Saturday, Penn State had piled up twice that much by halftime. But Michigan State’s defense had forced a pair of turnovers — they would finish with four — and scored a touchdown on Demetrious Cox’s 77-yard fumble return.
And by the time senior wideout Aaron Burbridge had spun his way to a ridiculous 29-yard touchdown reception — “spectacular” is how Dantonio described it — the Spartans were well on their way.
“When we’re in a situation like this, where it’s win or go home, we’re going to come out and we’re going to play fast and we’re not going to be denied,” said Cook, the senior quarterback who didn’t miss a beat in his return. “We’re not gonna let someone come in here and take away what we want.”
Not now, anyway. Not after all they’ve been through.
“We knew if we were gonna win it,” Dantonio said, “it wasn’t gonna be given to us.”
Peaking for the postseason
Cook, who’d watched the Spartans defense shoulder the load in the win at Ohio State, didn’t return to practice as a full participant until Thursday. But after testing his right arm then, and again in pregame warm-ups Saturday, he told Dantonio shortly before kickoff, “Let’s go. I’m ready to go.”
So there he was back under center, two weeks after suffering an injury that threatened to derail Michigan State’s season, facing one of the more potent pass-rushing defenses in the country.

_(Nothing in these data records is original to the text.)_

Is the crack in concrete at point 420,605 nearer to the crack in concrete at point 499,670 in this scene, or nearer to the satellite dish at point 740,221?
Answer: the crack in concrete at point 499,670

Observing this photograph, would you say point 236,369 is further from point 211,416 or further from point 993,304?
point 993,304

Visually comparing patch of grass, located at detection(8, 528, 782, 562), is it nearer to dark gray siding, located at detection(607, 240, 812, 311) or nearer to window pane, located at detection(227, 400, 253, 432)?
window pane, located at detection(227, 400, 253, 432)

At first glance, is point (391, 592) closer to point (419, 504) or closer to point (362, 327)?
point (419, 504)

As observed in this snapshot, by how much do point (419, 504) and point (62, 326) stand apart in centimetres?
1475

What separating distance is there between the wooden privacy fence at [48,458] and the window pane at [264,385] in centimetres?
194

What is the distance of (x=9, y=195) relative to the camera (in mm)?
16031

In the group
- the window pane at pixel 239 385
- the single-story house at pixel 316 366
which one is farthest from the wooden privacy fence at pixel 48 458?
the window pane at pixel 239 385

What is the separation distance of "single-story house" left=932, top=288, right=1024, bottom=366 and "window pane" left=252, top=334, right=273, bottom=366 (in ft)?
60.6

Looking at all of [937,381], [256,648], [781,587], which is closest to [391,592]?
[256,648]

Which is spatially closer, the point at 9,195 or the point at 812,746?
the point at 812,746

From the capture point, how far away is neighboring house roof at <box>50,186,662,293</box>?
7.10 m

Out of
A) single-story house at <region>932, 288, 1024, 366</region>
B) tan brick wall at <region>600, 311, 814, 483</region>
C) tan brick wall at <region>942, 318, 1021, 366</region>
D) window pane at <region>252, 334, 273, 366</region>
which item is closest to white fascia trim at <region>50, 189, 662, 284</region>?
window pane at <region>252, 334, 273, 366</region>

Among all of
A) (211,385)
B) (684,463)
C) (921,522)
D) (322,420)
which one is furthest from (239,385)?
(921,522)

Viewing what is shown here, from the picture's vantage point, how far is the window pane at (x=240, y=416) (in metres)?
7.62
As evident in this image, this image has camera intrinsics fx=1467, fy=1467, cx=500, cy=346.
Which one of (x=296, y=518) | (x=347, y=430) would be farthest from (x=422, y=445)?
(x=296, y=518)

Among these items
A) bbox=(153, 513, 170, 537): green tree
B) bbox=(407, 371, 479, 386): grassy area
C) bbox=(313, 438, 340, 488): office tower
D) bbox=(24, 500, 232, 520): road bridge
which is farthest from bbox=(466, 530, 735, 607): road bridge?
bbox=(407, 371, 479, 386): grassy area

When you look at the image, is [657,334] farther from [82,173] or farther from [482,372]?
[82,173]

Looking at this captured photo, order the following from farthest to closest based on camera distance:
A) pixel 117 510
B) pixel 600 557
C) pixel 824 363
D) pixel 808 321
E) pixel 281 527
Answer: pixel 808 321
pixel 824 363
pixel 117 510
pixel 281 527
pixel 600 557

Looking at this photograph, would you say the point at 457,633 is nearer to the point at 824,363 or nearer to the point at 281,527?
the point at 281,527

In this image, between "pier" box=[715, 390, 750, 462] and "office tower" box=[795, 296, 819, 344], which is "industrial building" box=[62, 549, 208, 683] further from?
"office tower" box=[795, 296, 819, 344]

And yet there he was seated at the postgame press conference Saturday, asked if he’d even taken a hit behind an offensive line that’s finally healthy and playing to its potential.
“Nope,” Cook said, shaking his head. “They didn’t touch me once.”

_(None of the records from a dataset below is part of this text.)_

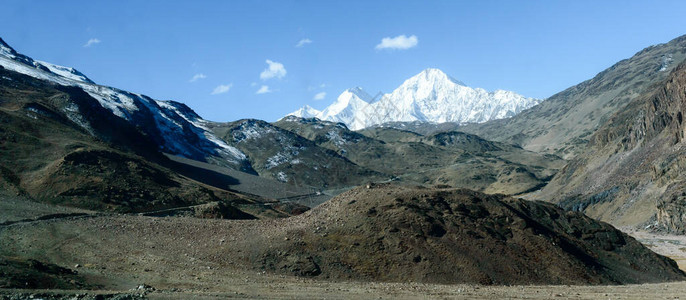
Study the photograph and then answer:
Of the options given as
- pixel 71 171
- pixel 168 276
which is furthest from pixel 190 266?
pixel 71 171

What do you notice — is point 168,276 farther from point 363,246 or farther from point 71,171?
point 71,171

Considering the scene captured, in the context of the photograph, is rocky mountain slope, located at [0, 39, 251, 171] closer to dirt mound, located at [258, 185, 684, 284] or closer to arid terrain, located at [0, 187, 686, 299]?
arid terrain, located at [0, 187, 686, 299]

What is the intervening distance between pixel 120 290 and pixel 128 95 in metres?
186

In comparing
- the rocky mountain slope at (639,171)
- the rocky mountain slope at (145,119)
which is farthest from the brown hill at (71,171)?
the rocky mountain slope at (639,171)

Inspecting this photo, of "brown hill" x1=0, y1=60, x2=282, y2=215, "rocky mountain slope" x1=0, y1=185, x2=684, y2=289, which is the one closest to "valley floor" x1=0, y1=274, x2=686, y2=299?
"rocky mountain slope" x1=0, y1=185, x2=684, y2=289

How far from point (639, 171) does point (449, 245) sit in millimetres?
109560

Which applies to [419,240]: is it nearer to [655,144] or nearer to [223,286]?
[223,286]

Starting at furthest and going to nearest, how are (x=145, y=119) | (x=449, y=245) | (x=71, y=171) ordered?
(x=145, y=119)
(x=71, y=171)
(x=449, y=245)

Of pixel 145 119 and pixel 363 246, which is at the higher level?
pixel 145 119

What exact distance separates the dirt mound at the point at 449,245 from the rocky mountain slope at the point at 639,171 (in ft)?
227

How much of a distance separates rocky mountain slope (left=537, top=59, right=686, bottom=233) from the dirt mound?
227 feet

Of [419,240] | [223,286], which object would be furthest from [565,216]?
[223,286]

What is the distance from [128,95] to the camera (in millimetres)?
195625

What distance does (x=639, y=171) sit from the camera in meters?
125
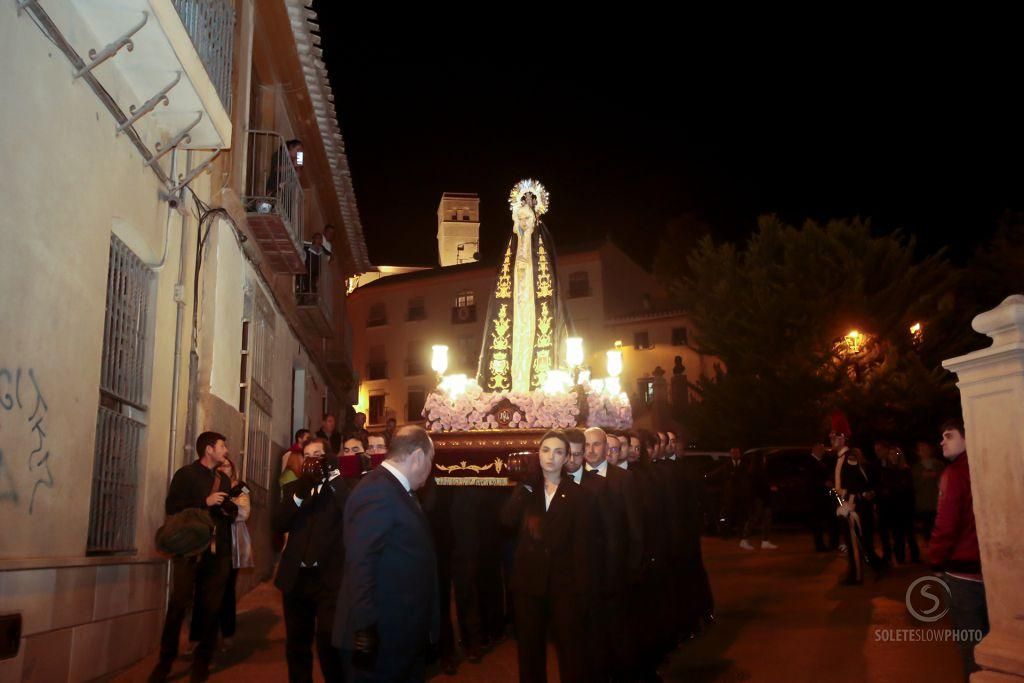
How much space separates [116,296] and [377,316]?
142 ft

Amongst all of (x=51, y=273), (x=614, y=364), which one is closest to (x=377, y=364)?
(x=614, y=364)

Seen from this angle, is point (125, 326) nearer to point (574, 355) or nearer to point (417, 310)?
point (574, 355)

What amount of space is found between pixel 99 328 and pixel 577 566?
396 centimetres

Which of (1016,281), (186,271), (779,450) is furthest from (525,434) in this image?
(1016,281)

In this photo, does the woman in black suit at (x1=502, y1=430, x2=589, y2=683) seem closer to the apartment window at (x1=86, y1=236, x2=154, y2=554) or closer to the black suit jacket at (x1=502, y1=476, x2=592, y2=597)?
the black suit jacket at (x1=502, y1=476, x2=592, y2=597)

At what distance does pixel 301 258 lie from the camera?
1327 centimetres

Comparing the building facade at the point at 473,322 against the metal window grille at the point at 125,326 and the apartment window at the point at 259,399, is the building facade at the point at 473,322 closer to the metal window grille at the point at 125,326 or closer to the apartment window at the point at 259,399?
the apartment window at the point at 259,399

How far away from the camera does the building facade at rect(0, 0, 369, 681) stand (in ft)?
17.8

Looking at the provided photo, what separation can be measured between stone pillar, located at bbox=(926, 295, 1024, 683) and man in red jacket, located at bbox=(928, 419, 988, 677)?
24 cm

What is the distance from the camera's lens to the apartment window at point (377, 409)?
162 ft

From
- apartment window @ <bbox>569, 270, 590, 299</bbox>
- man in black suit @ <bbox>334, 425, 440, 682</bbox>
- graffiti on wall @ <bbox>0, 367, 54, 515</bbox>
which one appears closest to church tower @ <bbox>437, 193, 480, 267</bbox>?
apartment window @ <bbox>569, 270, 590, 299</bbox>

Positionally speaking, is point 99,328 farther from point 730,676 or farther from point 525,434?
point 730,676

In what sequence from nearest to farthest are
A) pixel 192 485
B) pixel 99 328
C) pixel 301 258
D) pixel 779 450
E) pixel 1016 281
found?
pixel 99 328
pixel 192 485
pixel 301 258
pixel 779 450
pixel 1016 281

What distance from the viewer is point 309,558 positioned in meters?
5.73
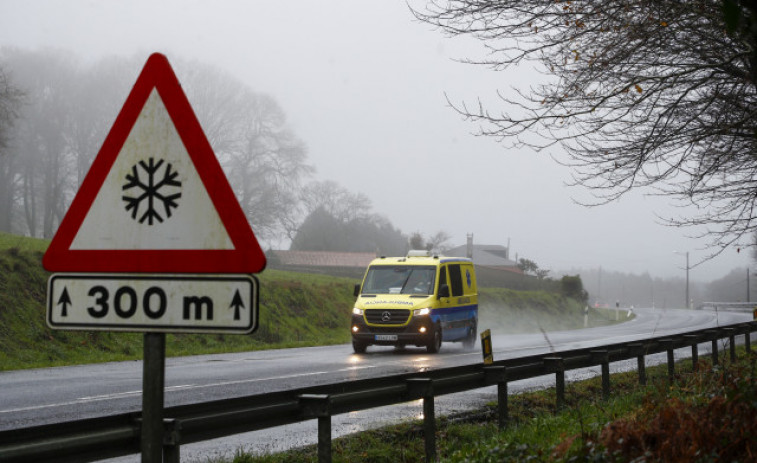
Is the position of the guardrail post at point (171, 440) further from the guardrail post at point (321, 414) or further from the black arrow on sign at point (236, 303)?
the black arrow on sign at point (236, 303)

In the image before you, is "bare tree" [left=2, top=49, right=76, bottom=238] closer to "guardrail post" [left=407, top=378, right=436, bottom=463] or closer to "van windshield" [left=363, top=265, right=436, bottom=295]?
"van windshield" [left=363, top=265, right=436, bottom=295]

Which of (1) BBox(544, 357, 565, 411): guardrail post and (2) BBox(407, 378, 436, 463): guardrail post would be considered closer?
(2) BBox(407, 378, 436, 463): guardrail post

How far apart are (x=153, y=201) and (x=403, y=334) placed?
58.8 ft

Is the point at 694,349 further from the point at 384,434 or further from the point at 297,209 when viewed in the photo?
the point at 297,209

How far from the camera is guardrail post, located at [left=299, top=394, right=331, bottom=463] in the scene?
607 centimetres

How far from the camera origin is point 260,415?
5.92m

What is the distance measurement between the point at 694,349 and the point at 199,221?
47.8ft

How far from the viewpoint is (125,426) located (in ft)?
16.0

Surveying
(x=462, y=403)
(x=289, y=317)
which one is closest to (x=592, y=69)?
(x=462, y=403)

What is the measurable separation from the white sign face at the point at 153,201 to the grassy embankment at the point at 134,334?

He finished the afternoon 19-of-26 for 248 yards with three touchdowns and no interceptions, passing Kirk Cousins along the way as Michigan State’s all-time leader in total offense.

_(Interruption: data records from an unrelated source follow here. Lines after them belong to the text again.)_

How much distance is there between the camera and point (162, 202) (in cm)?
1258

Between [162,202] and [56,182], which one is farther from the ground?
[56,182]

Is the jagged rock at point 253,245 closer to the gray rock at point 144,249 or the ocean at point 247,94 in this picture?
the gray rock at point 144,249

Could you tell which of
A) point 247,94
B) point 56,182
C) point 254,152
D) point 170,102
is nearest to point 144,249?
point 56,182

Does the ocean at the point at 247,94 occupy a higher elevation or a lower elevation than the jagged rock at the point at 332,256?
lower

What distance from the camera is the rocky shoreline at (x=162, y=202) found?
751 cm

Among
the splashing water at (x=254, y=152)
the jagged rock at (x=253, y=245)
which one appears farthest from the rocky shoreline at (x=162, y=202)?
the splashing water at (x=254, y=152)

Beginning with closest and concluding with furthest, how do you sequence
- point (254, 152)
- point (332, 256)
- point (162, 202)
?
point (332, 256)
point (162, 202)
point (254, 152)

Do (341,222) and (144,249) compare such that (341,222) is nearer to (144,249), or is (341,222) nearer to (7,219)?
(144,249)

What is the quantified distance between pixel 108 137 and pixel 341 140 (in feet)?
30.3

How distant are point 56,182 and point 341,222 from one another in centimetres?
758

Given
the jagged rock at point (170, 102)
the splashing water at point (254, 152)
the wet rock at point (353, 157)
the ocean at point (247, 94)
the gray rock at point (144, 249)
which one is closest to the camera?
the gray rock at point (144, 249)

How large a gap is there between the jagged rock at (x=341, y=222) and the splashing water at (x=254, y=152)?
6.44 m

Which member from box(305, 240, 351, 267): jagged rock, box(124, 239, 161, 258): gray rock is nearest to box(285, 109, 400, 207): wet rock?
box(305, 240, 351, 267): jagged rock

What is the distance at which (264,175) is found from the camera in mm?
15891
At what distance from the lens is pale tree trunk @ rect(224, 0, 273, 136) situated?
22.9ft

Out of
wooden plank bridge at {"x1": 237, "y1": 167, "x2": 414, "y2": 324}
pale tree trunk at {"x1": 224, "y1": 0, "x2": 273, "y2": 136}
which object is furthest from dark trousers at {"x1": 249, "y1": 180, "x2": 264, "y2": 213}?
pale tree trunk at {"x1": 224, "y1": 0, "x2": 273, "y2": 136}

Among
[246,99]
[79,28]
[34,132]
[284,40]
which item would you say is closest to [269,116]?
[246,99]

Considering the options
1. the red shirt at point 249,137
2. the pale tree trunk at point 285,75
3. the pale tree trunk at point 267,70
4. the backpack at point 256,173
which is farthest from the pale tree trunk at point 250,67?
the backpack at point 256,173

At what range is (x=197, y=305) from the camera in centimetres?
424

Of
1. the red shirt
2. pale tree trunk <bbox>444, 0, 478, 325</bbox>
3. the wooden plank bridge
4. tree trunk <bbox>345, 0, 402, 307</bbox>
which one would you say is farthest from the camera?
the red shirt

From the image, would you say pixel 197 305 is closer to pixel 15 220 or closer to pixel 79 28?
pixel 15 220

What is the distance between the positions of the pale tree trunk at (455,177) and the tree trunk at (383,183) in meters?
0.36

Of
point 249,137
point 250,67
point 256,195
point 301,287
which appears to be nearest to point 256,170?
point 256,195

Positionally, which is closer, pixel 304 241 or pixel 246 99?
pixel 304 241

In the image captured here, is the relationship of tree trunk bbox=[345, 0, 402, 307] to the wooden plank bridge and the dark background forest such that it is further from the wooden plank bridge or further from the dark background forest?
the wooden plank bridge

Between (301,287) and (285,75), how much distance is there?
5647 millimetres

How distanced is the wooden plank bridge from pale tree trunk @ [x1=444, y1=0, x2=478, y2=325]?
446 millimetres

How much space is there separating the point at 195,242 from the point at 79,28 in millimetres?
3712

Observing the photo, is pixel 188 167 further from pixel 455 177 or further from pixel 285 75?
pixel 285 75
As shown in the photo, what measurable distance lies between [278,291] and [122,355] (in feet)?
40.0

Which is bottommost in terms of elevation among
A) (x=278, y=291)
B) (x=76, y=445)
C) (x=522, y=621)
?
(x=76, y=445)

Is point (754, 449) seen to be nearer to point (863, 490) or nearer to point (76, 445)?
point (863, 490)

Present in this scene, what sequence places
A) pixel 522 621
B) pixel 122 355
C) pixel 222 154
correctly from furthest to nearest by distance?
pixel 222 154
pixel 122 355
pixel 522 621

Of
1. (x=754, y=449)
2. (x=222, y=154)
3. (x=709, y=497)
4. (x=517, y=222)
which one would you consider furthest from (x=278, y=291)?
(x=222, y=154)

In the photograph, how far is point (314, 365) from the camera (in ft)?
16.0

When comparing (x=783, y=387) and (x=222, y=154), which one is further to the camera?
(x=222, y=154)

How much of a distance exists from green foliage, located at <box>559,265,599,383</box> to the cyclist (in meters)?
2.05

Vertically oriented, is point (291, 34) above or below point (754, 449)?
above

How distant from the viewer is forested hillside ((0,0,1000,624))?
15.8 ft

And yes, he admits, that’s a totally different feeling than the one he’d had not that long ago. After that victory slipped away in Lincoln, and then after his season started to slip away with that injured shoulder.
“It was the worst feeling in the entire world,” Cook said Saturday. “So we never want to feel like that ever again. That feeling when you lose … it puts you in a place you don’t really want to be in.”
Right here, though? This is exactly where they wanted to be. Where they expected to be, really. And now that they are, “we’re playing our best football down the stretch,” Dantonio said.
“And when you look and compare us with last year’s Big Ten champion,” he added, “that’s what they were able to do.”
He didn’t bother expanding on that, but the message was clear: A year ago, Ohio State was pretty undeniable in the end, too.